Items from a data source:
• • • •
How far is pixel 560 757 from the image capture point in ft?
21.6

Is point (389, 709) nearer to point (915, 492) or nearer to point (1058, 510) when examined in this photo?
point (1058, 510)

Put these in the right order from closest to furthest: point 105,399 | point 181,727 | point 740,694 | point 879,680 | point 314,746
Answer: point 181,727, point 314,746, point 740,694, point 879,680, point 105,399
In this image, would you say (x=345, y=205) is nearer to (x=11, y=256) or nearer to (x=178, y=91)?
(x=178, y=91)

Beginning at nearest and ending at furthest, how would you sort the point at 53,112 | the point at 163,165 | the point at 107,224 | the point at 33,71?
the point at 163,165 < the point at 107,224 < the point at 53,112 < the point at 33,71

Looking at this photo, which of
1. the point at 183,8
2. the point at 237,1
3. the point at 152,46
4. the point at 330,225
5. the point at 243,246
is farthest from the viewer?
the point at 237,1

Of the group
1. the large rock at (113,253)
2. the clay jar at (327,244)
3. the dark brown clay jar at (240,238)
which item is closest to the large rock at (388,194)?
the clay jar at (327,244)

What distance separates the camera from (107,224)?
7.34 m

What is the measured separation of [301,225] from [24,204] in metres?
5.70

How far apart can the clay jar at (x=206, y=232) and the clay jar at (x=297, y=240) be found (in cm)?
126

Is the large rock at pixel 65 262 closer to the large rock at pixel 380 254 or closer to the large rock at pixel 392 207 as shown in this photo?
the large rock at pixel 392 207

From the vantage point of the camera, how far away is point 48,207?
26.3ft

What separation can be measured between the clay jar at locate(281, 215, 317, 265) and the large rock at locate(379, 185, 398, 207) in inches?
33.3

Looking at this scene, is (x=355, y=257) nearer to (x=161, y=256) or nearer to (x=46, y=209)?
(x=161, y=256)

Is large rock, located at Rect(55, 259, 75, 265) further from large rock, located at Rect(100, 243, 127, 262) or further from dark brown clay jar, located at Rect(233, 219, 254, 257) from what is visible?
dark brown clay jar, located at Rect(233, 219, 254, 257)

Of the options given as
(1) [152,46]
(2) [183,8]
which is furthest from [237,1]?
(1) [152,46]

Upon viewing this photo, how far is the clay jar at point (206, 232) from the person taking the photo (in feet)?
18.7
• • • •
Update the items above by putting "distance" wherever "separation" appears, leaving everything else unchanged.

How far is pixel 560 757 from the image capture point in ft?
21.6

Is point (389, 709) nearer to point (915, 492) or nearer to point (1058, 510) when examined in this photo?
point (1058, 510)

Put these in the right order from closest to furthest: point 105,399 | point 181,727 | point 740,694 | point 879,680 | point 314,746
Answer: point 181,727, point 314,746, point 740,694, point 879,680, point 105,399
In this image, would you say (x=345, y=205) is nearer to (x=11, y=256) or nearer to (x=178, y=91)?
(x=178, y=91)

Beginning at nearest and ending at furthest, how would you sort the point at 53,112 | the point at 163,165 | the point at 107,224 | the point at 33,71?
the point at 163,165 < the point at 107,224 < the point at 53,112 < the point at 33,71

Looking at this photo, which of
1. the point at 183,8
2. the point at 237,1
3. the point at 152,46
4. the point at 330,225
5. the point at 243,246
is farthest from the viewer?
the point at 237,1

Of the group
1. the large rock at (113,253)
2. the clay jar at (327,244)
3. the dark brown clay jar at (240,238)
which item is closest to the large rock at (388,194)?
the clay jar at (327,244)

What distance separates the camera from (107,224)?
7.34 m

What is the measured distance of [301,225] from [24,204] in metres?
5.70

How far apart can the clay jar at (x=206, y=232) and the clay jar at (x=297, y=240) be found (in cm)?
126

Is the large rock at pixel 65 262 closer to the large rock at pixel 380 254 or closer to the large rock at pixel 392 207 as shown in this photo?
the large rock at pixel 392 207

From the vantage point of the camera, how far away is point 48,207?
26.3ft

What distance can be measured between the clay jar at locate(281, 215, 317, 265) and the large rock at locate(379, 185, 398, 207) in inches?
33.3

Looking at this scene, is (x=355, y=257) nearer to (x=161, y=256) or nearer to (x=46, y=209)?
(x=161, y=256)

Is large rock, located at Rect(55, 259, 75, 265) further from large rock, located at Rect(100, 243, 127, 262) or further from dark brown clay jar, located at Rect(233, 219, 254, 257) from what is visible?
dark brown clay jar, located at Rect(233, 219, 254, 257)

Of the options given as
(1) [152,46]
(2) [183,8]
which is furthest from [237,1]?
(1) [152,46]

Upon viewing this photo, how far is the clay jar at point (206, 232) from the person taking the photo (in feet)?
18.7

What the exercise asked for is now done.